> [RECORDS]
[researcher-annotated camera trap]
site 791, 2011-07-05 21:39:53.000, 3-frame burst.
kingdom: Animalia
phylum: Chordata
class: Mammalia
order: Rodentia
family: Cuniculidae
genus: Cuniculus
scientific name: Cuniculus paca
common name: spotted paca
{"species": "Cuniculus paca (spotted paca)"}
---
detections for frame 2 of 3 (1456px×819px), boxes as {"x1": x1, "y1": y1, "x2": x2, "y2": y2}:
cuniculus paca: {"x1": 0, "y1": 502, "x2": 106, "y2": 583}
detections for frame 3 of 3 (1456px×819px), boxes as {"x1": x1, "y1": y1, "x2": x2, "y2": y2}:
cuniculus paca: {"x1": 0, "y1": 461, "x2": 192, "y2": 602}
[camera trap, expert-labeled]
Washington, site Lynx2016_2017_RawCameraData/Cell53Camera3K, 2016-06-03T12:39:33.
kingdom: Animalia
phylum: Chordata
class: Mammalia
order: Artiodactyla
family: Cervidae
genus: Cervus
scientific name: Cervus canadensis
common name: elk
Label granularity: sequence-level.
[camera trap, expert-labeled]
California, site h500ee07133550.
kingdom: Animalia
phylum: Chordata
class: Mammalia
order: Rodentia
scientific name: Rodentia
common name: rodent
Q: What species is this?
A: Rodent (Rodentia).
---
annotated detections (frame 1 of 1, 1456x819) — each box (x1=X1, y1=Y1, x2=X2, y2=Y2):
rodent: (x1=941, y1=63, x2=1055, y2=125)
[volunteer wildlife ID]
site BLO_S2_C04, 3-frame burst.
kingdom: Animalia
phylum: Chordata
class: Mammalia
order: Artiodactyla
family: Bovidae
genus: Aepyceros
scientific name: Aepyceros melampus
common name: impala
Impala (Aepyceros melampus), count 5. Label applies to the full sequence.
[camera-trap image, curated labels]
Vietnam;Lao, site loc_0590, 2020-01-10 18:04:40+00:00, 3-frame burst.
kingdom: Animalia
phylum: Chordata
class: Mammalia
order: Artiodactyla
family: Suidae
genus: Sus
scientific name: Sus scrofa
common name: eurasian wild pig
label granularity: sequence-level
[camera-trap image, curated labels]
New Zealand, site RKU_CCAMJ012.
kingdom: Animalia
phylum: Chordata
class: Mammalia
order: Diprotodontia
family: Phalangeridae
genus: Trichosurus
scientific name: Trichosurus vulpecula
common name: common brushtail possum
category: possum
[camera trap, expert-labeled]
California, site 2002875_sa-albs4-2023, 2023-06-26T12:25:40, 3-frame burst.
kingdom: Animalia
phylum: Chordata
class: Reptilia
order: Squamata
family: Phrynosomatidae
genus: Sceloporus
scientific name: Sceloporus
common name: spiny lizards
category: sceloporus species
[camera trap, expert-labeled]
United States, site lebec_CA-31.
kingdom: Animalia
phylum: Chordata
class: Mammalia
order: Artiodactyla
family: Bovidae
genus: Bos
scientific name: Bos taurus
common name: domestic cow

> [HOW TO COMPLETE THIS TASK]
A single number is the answer: how many lines of the material contain "scientific"?

> [RESPONSE]
8